[Texte source]

Le domaine du projet est à la fois la bande-dessinée, le dessin de presse et d’humour, l’affiche et les publicités dessinées, l’illustration, la gravure et la « petite imagerie » (ces images que chacun a en mains et ne regarde jamais). Nous tenons à la cohérence du domaine : le dessin imprimé sur papier, et à son côté « populaire », qui le distingue du dessin d’art.
Dans ce projet (en cours de révision, pour le graduer dans le temps), seraient associés :
– une unité musée-archives assurant la collecte, la préservation, la restauration, la conservation et l’archivage (en particulier numérique) des œuvres originales, des publications, des documents des tous les dessinateurs du présent et du passé. Il permettrait la mise à disposition des chercheurs ou, passionnés, de la matière première ou des introuvables. Déjà, de nombreux dessinateurs et ayant-droits, ainsi que quelques collectionneurs débordés nous ont manifesté leur intention d’être parmi les premiers donateurs, afin d’ »amorcer la pompe ».
– une unité d’exposition et de communication au grand public des œuvres conservées ou prêtées au C.I.P. (plusieurs salles, permettant d’associer à une grande expo grand public de plus petites expos sur des créateurs ou sujets moins évidents).
– un département informatique qui comprendrait au moins le site Web du Centre donnant des informations sur les dessinateurs, les publications, les manifestations, le Centre lui-même ou tout élément concernant le domaine ; et un archivage numérique des œuvres publiées et compressées ouvert à consultation de tous via Interne, doublé après accord des auteurs et ayant-droits d’une possibilité de communication par téléchargement des ouvres autorisées.
– une unité de communication directe, comprenant une librairie spécialisée, une médiathèque spécialisée un kiosque à journaux spécialisé.
– un département d’édition, permettant la publication d’une revue, de rééditions, de catalogues, de carterie, etc.
– une unité de formation aux techniques, du bois gravé à l’ordinateur, principalement en direction des enfants des écoles.
– une unité d’animation, avec salle de projections, débats et rencontres.
– un département technique (réparation, sauvegarde, encadrement, emballage, etc.).
– une unité de convivialité (restauration, bar, etc.).
Tout cela n’est pas obligé de se réaliser au même moment, bien sûr, mais il est important d’avoir en tête l’ensemble du projet. Enfin, certains éléments peuvent être concédés ou associés, voire décentralisés. La forme juridique importe peu, mais le choix de l’équipe sera déterminant : des gens compétents et motivés seuls peuvent assurer la réussite d’un tel projet.
Tout cela a été budgété grâce à l’équipe initiale, où l’on compte des architectes, des librairies, des éditeurs, des dessinateurs et auteurs, des élus, des journalistes, des collectionneurs, des spécialistes et iconologues distingués. Nous sommes en pourparlers avec la Mairie de Paris et cherchons les sponsors privés indispensables à tout projet public de cette envergure. Les appuis et idées sont bienvenus.

[Jeu de données]
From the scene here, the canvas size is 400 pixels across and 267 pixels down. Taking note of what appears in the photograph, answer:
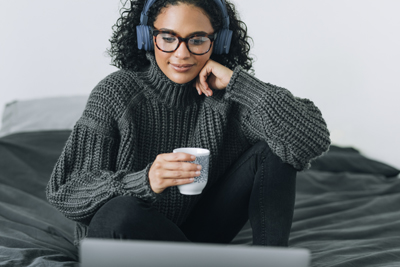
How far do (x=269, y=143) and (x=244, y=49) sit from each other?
1.32ft

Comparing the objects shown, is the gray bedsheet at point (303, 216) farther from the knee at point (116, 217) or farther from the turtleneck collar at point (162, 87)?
the turtleneck collar at point (162, 87)

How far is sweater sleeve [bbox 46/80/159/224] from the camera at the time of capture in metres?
1.14

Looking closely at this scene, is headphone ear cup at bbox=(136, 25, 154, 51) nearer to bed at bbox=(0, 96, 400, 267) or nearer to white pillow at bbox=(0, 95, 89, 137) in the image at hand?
bed at bbox=(0, 96, 400, 267)

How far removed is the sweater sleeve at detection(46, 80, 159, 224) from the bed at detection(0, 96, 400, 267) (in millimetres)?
186

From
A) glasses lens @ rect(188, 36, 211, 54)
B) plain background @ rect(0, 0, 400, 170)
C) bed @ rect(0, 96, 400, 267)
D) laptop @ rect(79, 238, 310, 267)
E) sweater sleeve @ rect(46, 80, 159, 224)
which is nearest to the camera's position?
laptop @ rect(79, 238, 310, 267)

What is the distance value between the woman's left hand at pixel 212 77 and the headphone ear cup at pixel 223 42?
52 millimetres

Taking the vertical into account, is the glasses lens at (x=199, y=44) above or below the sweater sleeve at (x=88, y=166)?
above

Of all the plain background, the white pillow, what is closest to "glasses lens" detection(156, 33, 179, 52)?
the white pillow

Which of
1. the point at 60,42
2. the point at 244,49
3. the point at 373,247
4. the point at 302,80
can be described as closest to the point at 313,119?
the point at 244,49

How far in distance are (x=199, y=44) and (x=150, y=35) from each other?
6.2 inches

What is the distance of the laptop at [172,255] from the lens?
25.1 inches

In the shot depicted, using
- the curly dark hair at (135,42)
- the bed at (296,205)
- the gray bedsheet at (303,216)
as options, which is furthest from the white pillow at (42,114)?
the curly dark hair at (135,42)

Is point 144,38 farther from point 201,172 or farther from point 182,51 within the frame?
point 201,172

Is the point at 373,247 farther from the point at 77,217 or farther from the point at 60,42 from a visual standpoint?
the point at 60,42
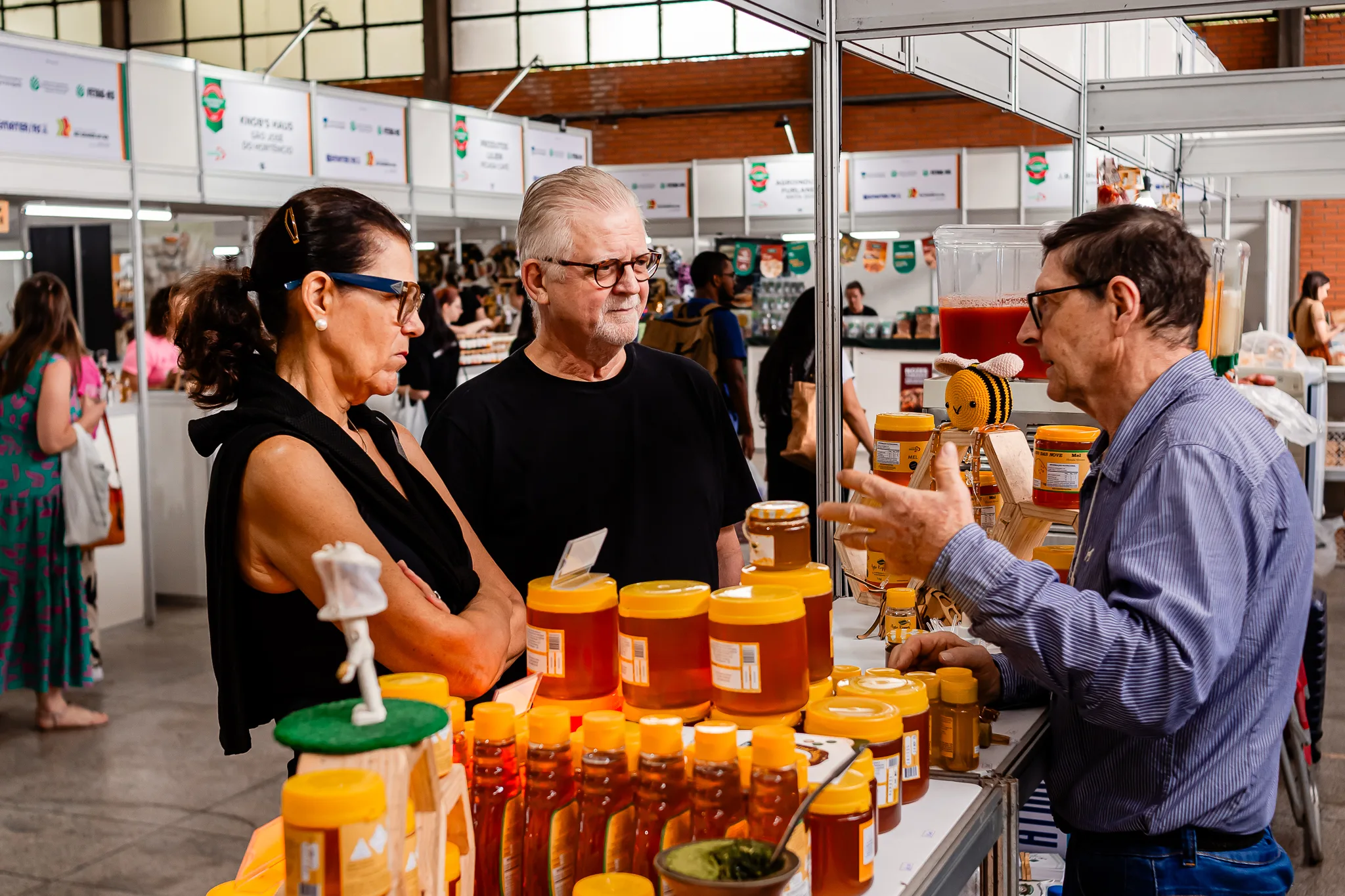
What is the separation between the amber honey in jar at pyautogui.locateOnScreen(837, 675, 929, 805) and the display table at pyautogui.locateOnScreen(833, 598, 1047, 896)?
31 mm

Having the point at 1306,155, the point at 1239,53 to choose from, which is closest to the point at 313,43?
the point at 1239,53

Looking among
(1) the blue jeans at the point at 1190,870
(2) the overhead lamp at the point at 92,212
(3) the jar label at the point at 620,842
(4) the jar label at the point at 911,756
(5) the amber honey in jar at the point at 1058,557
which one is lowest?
(1) the blue jeans at the point at 1190,870

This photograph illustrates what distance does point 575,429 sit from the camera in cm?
238

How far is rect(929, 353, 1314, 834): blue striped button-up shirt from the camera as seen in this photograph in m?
1.52

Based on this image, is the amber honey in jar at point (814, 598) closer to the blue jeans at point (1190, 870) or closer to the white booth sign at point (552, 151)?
the blue jeans at point (1190, 870)

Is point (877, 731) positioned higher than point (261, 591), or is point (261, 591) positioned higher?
point (261, 591)

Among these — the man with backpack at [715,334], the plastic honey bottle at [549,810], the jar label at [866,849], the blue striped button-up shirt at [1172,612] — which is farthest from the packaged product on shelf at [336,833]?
the man with backpack at [715,334]

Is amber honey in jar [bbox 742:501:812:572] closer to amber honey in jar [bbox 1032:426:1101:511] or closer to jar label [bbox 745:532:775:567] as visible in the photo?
jar label [bbox 745:532:775:567]

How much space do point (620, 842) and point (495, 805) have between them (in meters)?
0.15

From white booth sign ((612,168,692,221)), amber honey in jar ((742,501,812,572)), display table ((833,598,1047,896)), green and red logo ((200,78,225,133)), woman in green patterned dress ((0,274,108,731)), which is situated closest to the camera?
display table ((833,598,1047,896))

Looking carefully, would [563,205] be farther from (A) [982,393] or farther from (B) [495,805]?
(B) [495,805]

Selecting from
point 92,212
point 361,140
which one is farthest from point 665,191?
point 92,212

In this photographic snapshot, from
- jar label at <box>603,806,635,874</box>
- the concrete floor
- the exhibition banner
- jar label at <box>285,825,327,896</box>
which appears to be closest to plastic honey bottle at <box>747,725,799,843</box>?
jar label at <box>603,806,635,874</box>

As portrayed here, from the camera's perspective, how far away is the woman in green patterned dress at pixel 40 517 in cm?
502
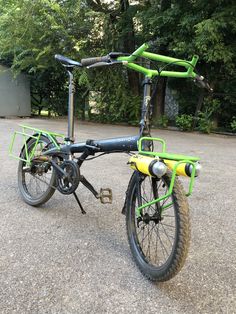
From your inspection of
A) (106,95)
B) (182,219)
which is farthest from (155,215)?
(106,95)

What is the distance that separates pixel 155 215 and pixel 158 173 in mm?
365

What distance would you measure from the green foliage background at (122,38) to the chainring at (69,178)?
6082mm

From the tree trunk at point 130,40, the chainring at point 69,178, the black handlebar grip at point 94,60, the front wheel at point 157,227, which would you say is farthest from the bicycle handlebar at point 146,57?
the tree trunk at point 130,40

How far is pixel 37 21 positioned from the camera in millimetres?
10453

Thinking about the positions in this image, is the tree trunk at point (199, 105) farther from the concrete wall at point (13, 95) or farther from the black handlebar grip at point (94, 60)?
the black handlebar grip at point (94, 60)

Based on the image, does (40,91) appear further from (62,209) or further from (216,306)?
(216,306)

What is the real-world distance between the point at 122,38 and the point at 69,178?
8.53m

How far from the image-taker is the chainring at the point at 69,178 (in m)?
2.88

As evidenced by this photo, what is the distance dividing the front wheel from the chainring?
0.61 m

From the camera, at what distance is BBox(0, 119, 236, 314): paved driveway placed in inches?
76.8

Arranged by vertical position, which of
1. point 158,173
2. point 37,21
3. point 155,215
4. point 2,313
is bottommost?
point 2,313

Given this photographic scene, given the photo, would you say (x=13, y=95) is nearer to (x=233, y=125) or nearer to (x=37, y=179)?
(x=233, y=125)

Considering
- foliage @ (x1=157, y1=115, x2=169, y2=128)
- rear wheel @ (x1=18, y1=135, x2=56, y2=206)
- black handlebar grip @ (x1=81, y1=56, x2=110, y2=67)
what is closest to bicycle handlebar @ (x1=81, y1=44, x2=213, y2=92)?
black handlebar grip @ (x1=81, y1=56, x2=110, y2=67)

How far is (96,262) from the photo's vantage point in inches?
93.7
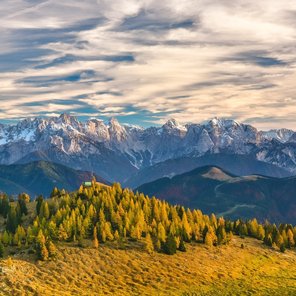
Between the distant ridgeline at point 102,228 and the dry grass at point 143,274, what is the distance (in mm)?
5085

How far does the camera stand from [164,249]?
495ft

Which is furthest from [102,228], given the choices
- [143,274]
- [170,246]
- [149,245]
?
[143,274]

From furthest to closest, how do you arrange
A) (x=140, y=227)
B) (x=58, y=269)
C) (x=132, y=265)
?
(x=140, y=227), (x=132, y=265), (x=58, y=269)

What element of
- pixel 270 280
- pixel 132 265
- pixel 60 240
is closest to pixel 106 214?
pixel 60 240

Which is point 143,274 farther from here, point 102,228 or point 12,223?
point 12,223

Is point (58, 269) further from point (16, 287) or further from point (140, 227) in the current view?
point (140, 227)

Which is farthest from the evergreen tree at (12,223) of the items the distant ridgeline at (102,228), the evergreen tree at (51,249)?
the evergreen tree at (51,249)

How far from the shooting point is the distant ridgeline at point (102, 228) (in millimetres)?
142263

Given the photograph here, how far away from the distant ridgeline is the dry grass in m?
5.08

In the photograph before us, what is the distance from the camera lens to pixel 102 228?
6078 inches

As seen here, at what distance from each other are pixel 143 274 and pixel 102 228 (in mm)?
30996

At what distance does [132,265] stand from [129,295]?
70.6ft

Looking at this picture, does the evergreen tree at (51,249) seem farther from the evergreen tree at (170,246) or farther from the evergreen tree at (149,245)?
the evergreen tree at (170,246)

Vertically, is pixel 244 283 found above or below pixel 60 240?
below
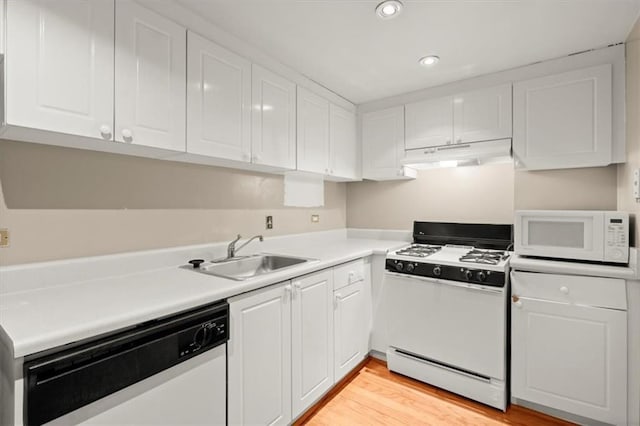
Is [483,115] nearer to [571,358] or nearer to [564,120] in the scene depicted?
[564,120]

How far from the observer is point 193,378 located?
4.01ft

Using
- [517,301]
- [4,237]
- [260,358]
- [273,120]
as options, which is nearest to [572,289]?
[517,301]

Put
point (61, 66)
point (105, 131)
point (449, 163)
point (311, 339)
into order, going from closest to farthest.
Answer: point (61, 66) → point (105, 131) → point (311, 339) → point (449, 163)

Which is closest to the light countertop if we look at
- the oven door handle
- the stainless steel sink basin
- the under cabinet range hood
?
the stainless steel sink basin

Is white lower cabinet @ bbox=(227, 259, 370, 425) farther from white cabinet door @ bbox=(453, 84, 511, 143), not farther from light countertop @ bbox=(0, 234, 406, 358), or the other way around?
white cabinet door @ bbox=(453, 84, 511, 143)

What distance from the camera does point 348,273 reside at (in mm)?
2215

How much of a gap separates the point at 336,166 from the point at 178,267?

[Objectif de la tâche]
Recopiez fidèlement le passage du texte consacré au projet de centre du dessin imprimé qui commence par « Dans ce projet » et se poursuit jusqu'à « sujets moins évidents). ». Appuyez-vous uniquement sur le texte consacré au projet de centre du dessin imprimé.

[Réponse à fournir]
Dans ce projet (en cours de révision, pour le graduer dans le temps), seraient associés :
– une unité musée-archives assurant la collecte, la préservation, la restauration, la conservation et l’archivage (en particulier numérique) des œuvres originales, des publications, des documents des tous les dessinateurs du présent et du passé. Il permettrait la mise à disposition des chercheurs ou, passionnés, de la matière première ou des introuvables. Déjà, de nombreux dessinateurs et ayant-droits, ainsi que quelques collectionneurs débordés nous ont manifesté leur intention d’être parmi les premiers donateurs, afin d’ »amorcer la pompe ».
– une unité d’exposition et de communication au grand public des œuvres conservées ou prêtées au C.I.P. (plusieurs salles, permettant d’associer à une grande expo grand public de plus petites expos sur des créateurs ou sujets moins évidents).